Just curious - everyone I read about used a roller. I'd feel more comfortable with my nice brush.

What am I missing?


----------



## The Cichlid Guy (Oct 18, 2014)

Probably just brush strokes, an even coat, and ease of application. With multiple coats, you'd probably avoid seeing the brush strokes.


----------



## GTZ (Apr 21, 2010)

I've only used spray paint. Next tank is getting plasti-dip sprayed so it can be removed if necessary.


----------



## nodima (Oct 3, 2002)

I found a roller was easier, as often the paint wanted to "pull" off of the glass when using a brush. Take your time, and expect to need multiple coats to get good coverage.


----------



## Hapguy63 (Feb 8, 2014)

Unless you are doing this with fish still in the tank or inside your house, spray paint is the way to go. Its so much easier and less messy.


----------



## jw85 (Dec 24, 2013)

So despite my reservation I used the roller. It turned out amazing. It took 3.5 coats.

I couldn't spray for several reasons:
-cold outside and I don't have a garage
-nobody to help me move the tank once I got it in place (125 gallon)

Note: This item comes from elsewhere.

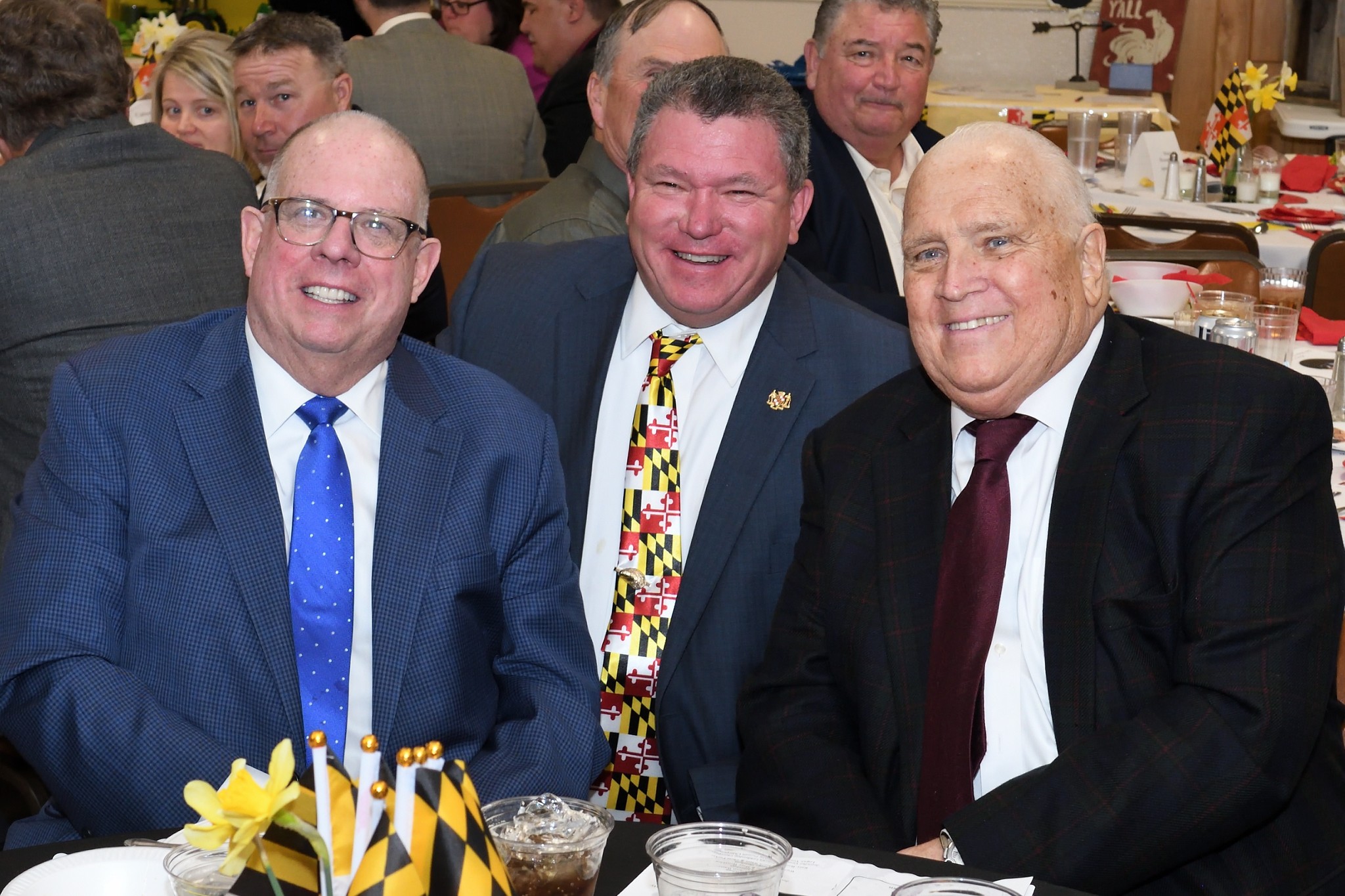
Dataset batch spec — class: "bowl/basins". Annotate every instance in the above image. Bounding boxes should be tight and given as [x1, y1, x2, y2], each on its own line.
[1105, 261, 1204, 319]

I think I'd actually use the rollers again next time even if I had the chance to spray.


----------



## rgr4475 (Mar 19, 2008)

I just plasi-dipped a 55 gallon. Took a lot of coats (pretty much a full can) but came out great.


----------



## Manifest (Mar 8, 2015)

Brush strokes..

Use the fur type roller in the kits, and acrylic latex. This paint will pretty much roll off if/when you decide to change colors.


----------